====== Excerpted data ======

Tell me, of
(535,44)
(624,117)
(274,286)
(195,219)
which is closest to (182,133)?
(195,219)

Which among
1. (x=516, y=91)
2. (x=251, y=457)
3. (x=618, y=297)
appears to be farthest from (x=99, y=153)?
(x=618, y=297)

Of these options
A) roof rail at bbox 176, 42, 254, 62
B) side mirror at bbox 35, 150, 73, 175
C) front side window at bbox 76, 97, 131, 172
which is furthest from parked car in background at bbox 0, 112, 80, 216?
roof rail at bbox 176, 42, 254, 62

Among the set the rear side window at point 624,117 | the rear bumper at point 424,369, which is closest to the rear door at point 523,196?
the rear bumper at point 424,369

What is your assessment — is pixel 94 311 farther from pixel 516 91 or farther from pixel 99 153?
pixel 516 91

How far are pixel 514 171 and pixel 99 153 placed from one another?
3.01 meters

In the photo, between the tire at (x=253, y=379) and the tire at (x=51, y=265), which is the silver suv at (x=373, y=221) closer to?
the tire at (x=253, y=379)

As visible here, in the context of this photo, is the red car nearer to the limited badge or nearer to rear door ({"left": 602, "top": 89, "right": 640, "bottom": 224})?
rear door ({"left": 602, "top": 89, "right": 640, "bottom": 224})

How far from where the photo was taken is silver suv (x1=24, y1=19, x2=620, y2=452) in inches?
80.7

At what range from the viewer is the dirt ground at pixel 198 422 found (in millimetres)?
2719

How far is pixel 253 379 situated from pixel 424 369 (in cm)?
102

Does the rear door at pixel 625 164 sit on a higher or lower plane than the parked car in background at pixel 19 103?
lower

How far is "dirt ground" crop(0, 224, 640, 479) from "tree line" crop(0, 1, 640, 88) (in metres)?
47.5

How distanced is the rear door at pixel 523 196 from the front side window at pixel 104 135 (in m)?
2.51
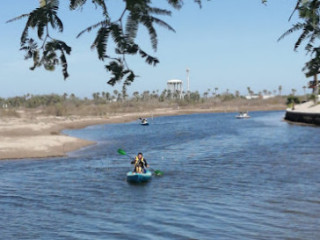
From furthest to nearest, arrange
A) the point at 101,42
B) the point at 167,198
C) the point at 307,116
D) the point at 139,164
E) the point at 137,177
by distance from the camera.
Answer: the point at 307,116
the point at 139,164
the point at 137,177
the point at 167,198
the point at 101,42

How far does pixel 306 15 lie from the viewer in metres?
3.93

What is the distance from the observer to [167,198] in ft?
87.7

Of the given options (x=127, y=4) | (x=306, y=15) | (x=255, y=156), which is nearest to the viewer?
(x=127, y=4)

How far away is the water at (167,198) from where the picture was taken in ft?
65.3

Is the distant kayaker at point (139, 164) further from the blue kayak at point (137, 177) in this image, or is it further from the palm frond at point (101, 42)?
the palm frond at point (101, 42)

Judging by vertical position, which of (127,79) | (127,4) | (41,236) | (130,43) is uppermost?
(127,4)

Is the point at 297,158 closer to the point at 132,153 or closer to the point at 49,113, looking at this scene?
the point at 132,153

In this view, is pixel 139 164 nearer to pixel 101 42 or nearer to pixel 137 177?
pixel 137 177

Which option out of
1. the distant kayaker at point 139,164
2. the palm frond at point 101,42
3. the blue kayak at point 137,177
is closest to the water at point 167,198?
the blue kayak at point 137,177

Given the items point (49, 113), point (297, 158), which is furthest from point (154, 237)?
point (49, 113)

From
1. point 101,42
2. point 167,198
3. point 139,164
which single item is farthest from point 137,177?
point 101,42

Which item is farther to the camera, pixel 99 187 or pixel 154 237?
pixel 99 187

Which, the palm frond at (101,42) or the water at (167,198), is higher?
the palm frond at (101,42)

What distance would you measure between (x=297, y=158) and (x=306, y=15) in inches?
1698
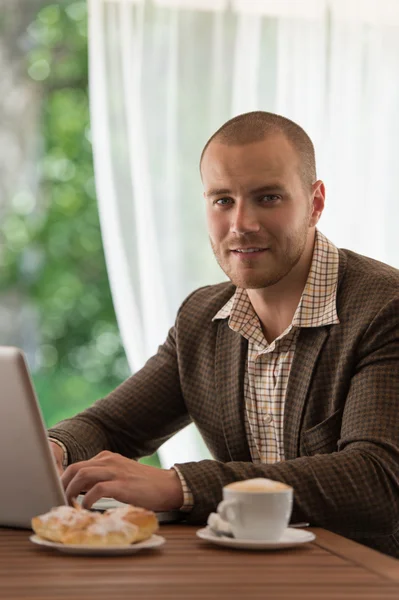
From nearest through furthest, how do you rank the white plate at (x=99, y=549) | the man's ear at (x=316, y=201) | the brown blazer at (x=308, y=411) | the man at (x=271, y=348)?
the white plate at (x=99, y=549)
the brown blazer at (x=308, y=411)
the man at (x=271, y=348)
the man's ear at (x=316, y=201)

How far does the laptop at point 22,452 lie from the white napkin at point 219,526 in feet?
0.61

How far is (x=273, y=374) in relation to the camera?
6.07 ft

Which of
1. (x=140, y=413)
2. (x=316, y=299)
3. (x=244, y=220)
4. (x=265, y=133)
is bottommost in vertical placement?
(x=140, y=413)

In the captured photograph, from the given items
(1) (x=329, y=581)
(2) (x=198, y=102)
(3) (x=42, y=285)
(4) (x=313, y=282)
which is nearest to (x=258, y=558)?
(1) (x=329, y=581)

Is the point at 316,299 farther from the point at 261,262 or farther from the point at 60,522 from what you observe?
the point at 60,522

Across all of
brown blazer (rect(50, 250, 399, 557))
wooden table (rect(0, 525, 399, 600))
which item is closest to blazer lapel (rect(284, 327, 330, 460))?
brown blazer (rect(50, 250, 399, 557))

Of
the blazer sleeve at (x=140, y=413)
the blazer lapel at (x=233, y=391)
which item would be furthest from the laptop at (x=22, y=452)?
the blazer lapel at (x=233, y=391)

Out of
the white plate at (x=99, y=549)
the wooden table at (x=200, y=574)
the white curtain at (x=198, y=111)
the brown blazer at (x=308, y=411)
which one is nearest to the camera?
the wooden table at (x=200, y=574)

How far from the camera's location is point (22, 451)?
1197 millimetres

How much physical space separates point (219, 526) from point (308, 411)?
23.8 inches

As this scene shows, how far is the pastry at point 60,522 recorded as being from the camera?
3.60 ft

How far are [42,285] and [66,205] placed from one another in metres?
0.34

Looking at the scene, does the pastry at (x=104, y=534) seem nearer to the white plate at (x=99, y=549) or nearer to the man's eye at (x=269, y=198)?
the white plate at (x=99, y=549)

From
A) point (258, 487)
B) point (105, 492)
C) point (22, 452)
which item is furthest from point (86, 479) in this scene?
point (258, 487)
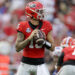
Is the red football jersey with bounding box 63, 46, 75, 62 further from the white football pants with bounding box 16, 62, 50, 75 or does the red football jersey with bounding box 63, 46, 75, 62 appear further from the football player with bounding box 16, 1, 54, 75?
the white football pants with bounding box 16, 62, 50, 75

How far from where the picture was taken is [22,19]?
32.9 feet

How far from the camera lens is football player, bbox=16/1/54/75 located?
530 centimetres

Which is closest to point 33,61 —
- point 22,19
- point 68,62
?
point 68,62

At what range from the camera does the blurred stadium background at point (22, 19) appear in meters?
9.12

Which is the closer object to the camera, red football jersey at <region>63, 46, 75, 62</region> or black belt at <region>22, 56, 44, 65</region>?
red football jersey at <region>63, 46, 75, 62</region>

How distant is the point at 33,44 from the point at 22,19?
4.79 meters

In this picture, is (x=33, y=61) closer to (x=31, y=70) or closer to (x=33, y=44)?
(x=31, y=70)

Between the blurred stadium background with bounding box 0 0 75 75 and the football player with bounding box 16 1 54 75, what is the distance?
3.17m

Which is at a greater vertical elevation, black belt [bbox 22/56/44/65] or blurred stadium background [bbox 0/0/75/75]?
blurred stadium background [bbox 0/0/75/75]

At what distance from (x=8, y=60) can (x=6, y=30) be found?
179 cm

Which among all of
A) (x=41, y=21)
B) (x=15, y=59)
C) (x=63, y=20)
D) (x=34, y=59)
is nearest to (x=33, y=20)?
(x=41, y=21)

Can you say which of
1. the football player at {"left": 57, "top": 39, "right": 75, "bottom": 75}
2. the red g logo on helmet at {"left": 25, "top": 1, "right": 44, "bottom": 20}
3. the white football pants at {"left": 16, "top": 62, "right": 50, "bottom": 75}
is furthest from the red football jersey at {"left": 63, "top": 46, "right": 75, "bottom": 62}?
the red g logo on helmet at {"left": 25, "top": 1, "right": 44, "bottom": 20}

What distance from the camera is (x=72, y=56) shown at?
5.20m

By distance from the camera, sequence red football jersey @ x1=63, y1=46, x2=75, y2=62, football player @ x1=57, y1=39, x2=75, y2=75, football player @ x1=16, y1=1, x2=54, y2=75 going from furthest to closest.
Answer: football player @ x1=16, y1=1, x2=54, y2=75 → red football jersey @ x1=63, y1=46, x2=75, y2=62 → football player @ x1=57, y1=39, x2=75, y2=75
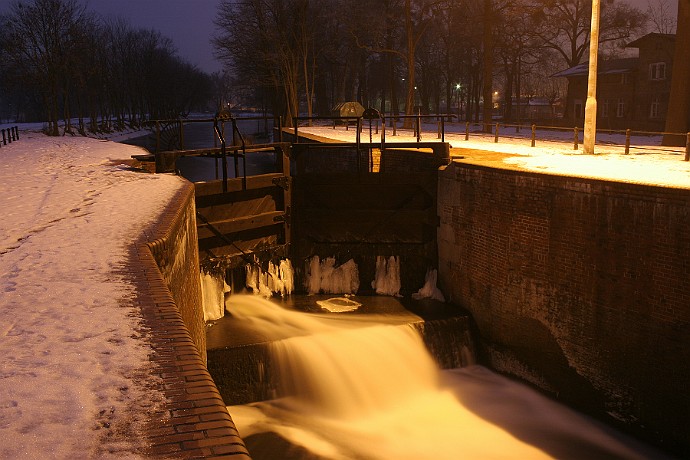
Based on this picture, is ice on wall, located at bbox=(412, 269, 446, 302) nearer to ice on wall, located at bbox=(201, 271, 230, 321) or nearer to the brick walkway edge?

======

▶ [Exercise requirements]: Repeat only the lines from the line with "What distance from the" to the end of the entries, including both the first and the last line, and drop every picture.

▶ [The solution]:
What distance from the camera is (x=72, y=56) shown at?
5.20m

By distance from the camera, sequence red football jersey @ x1=63, y1=46, x2=75, y2=62, football player @ x1=57, y1=39, x2=75, y2=75, football player @ x1=16, y1=1, x2=54, y2=75 going from furthest to closest.
Answer: football player @ x1=16, y1=1, x2=54, y2=75 → red football jersey @ x1=63, y1=46, x2=75, y2=62 → football player @ x1=57, y1=39, x2=75, y2=75
Based on this picture, is ice on wall, located at bbox=(412, 269, 446, 302) nearer to ice on wall, located at bbox=(201, 271, 230, 321) or nearer to the brick walkway edge?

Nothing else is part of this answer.